On each of the sides BC, AB, and CA, squares are drawn, CBDE, BAGF, and ACIH, in that order. The construction of squares requires the immediately preceding theorems in Euclid, and depends upon the parallel postulate.
From A, draw a line parallel to BD and CE. It will perpendicularly intersect BC and DE at K and L, respectively.
Join CF and AD, to form the triangles BCF and BDA.
Angles CAB and BAG are both right angles; therefore C, A, and G are collinear. Similarly for B, A, and H.
Showing the two congruent triangles of half the area of rectangle BDLK and square BAGF
Angles CBD and FBA are both right angles; therefore angle ABD equals angle FBC, since both are the sum of a right angle and angle ABC.
Since AB is equal to FB and BD is equal to BC, triangle ABD must be congruent to triangle FBC.
Since A-K-L is a straight line, parallel to BD, then parallelogram BDLK has twice the area of triangle ABD because they share the base BD and have the same altitude BK, i.e., a line normal to their common base, connecting the parallel lines BD and AL. (lemma 2)

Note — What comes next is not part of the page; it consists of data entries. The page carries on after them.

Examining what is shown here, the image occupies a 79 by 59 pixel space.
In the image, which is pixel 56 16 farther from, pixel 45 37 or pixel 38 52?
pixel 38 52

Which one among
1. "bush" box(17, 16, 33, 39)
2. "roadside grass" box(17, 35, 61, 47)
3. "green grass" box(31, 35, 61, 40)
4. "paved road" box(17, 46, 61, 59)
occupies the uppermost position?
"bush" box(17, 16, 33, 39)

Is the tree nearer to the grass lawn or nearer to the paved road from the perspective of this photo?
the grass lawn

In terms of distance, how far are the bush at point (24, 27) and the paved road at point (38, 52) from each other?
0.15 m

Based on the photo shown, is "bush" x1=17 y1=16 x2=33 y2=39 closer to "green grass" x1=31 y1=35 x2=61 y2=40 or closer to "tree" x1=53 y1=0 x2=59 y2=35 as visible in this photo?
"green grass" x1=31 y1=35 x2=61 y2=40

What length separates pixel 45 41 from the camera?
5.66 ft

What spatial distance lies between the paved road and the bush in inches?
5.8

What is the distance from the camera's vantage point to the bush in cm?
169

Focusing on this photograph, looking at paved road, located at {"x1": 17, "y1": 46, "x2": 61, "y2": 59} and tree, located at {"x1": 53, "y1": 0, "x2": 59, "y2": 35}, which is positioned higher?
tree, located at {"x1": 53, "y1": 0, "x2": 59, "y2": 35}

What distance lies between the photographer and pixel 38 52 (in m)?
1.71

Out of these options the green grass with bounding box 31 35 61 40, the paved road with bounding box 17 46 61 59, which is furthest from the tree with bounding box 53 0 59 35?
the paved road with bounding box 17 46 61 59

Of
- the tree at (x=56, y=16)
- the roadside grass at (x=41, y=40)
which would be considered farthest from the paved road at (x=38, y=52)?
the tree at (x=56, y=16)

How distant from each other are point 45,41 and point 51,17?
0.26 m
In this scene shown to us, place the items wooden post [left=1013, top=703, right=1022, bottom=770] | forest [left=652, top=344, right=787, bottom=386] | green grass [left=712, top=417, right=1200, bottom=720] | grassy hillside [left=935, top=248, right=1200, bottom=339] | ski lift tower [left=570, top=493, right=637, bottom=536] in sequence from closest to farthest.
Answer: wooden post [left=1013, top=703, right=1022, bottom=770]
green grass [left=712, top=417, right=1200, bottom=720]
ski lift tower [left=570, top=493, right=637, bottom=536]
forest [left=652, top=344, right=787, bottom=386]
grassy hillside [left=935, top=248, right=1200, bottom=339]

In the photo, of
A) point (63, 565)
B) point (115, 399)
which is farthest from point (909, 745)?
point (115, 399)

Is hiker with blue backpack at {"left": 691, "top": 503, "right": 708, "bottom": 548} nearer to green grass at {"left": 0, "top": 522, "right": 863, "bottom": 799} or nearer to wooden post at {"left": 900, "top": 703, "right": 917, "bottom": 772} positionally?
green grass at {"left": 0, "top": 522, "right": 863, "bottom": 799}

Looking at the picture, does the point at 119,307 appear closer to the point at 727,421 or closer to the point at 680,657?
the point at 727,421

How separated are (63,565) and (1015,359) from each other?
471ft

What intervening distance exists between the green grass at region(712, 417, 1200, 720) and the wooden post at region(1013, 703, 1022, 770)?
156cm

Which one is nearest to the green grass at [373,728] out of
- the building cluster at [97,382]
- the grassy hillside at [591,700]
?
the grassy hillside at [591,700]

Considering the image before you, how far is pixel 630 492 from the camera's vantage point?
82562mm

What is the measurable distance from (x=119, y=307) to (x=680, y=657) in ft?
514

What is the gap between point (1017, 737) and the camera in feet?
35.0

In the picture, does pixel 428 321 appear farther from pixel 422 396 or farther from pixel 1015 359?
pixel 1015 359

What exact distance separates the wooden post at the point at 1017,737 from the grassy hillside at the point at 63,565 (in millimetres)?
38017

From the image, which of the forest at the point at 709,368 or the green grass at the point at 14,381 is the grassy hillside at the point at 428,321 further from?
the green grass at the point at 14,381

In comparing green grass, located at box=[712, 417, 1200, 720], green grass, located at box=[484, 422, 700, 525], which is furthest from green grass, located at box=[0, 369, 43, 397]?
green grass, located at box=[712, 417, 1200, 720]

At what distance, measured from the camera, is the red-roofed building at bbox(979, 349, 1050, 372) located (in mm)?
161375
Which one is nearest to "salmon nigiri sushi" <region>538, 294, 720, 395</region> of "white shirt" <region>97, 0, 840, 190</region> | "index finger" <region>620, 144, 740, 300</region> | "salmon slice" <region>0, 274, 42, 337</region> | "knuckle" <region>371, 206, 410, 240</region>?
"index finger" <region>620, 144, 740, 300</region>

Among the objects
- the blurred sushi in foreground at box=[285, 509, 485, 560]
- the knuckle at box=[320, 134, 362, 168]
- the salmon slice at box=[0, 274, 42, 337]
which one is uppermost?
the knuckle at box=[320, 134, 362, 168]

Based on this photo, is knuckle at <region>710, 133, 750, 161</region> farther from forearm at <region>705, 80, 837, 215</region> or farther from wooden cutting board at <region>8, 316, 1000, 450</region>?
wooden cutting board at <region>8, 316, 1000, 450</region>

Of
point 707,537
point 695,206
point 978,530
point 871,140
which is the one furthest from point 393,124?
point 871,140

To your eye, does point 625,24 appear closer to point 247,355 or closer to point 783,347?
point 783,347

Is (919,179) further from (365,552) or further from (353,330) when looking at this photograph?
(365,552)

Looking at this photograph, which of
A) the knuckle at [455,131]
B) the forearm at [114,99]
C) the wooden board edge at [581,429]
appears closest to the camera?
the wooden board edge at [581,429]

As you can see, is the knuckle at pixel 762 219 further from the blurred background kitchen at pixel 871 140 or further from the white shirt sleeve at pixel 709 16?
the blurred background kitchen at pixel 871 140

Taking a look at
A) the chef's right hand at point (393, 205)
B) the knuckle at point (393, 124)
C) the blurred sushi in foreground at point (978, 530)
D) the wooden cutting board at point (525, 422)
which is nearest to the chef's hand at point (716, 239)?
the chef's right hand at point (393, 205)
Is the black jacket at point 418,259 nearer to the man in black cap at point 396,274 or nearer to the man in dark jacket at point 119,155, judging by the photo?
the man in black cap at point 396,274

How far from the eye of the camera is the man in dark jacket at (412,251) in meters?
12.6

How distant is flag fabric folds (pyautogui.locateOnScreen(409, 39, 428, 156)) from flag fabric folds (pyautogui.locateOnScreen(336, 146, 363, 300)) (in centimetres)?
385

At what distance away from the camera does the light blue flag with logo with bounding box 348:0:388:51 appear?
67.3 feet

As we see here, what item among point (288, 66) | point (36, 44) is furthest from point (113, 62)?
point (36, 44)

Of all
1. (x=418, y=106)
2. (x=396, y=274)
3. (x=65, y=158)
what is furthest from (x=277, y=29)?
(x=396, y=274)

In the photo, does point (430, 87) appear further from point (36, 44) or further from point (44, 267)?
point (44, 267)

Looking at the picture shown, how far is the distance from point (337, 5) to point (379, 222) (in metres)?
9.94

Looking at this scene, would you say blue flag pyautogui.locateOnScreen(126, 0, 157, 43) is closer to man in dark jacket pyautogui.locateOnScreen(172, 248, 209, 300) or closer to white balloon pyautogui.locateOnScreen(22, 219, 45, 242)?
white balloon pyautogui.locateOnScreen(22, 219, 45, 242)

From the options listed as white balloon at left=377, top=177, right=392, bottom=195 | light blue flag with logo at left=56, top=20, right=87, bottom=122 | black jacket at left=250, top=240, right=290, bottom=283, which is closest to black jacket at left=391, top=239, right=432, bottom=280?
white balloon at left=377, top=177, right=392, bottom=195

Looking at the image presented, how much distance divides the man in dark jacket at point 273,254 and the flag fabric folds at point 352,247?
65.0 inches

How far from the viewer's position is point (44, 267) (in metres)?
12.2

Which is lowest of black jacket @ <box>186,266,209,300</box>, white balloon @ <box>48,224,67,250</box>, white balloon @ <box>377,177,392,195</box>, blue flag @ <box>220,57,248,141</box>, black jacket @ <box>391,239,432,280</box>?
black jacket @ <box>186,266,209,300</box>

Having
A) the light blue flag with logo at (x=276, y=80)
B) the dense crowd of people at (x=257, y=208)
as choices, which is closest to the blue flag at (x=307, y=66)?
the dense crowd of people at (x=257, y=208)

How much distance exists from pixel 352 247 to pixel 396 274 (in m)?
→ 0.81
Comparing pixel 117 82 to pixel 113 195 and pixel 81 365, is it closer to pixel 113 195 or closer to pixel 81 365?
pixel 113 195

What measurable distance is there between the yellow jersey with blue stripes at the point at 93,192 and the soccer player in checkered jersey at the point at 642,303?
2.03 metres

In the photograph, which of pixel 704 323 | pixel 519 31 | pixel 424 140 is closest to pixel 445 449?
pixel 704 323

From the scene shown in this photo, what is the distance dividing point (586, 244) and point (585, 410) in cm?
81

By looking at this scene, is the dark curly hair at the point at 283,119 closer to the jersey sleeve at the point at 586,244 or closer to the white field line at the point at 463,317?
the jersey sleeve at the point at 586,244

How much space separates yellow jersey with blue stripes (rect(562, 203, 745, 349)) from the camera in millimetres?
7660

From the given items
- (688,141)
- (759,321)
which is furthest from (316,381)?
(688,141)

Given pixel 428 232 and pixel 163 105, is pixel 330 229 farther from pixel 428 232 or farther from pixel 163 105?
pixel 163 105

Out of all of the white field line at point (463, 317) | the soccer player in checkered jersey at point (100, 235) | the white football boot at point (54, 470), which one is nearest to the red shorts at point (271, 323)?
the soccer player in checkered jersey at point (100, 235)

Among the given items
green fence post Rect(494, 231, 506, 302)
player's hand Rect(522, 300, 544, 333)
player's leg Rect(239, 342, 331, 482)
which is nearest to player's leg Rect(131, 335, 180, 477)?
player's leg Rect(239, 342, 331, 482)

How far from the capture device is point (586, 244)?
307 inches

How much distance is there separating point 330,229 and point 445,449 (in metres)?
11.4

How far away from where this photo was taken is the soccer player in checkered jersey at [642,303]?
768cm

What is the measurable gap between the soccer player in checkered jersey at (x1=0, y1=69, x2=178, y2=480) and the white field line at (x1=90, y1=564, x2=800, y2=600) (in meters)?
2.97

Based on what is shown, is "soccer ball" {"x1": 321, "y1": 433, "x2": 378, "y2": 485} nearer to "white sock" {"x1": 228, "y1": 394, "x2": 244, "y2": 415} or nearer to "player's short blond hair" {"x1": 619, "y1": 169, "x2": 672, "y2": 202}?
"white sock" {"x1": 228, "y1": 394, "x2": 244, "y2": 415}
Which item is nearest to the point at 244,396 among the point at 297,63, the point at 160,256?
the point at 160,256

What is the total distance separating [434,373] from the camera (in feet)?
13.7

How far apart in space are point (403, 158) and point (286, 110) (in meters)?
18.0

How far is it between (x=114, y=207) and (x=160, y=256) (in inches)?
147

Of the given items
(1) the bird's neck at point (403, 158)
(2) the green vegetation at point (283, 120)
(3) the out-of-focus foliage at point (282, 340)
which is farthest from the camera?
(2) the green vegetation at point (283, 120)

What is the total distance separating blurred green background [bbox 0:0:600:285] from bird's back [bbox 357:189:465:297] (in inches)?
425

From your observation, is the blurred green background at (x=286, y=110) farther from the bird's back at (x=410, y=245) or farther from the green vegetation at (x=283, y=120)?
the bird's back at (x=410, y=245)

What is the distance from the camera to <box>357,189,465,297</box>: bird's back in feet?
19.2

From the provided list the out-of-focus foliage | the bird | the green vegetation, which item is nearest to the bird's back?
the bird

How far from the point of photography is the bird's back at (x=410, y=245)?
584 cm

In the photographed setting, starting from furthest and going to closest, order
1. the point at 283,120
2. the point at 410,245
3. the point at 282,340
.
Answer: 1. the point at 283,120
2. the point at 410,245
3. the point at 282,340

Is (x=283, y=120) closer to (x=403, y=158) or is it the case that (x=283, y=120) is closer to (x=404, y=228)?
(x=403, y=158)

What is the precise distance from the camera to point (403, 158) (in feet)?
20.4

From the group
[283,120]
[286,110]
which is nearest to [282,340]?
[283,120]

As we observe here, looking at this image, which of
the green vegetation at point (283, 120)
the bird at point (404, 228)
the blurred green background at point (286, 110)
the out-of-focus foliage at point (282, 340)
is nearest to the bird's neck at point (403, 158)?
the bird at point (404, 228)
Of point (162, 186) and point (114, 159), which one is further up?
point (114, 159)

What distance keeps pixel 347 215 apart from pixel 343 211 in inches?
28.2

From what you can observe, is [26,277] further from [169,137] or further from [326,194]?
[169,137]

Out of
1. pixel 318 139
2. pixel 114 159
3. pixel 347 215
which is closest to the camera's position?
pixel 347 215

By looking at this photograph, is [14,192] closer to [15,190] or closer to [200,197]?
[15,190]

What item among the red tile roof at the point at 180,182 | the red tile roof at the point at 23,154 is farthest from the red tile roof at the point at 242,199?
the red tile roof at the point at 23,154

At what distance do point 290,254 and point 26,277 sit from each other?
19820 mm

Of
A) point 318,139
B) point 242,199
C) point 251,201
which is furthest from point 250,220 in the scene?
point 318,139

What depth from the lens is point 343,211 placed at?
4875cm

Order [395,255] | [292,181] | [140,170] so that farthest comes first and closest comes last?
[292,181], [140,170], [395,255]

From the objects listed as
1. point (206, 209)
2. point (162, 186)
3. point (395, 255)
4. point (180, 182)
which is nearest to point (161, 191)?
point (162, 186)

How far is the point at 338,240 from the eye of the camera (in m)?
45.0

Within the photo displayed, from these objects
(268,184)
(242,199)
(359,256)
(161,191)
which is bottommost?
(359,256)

Since C is collinear with A and G, square BAGF must be twice in area to triangle FBC.
Therefore rectangle BDLK must have the same area as square BAGF = AB^2.
Similarly, it can be shown that rectangle CKLE must have the same area as square ACIH = AC^2.
Adding these two results, AB^2 + AC^2 = BD × BK + KL × KC
Since BD = KL, BD* BK + KL × KC = BD(BK + KC) = BD × BC
Therefore AB^2 + AC^2 = BC^2, since CBDE is a square.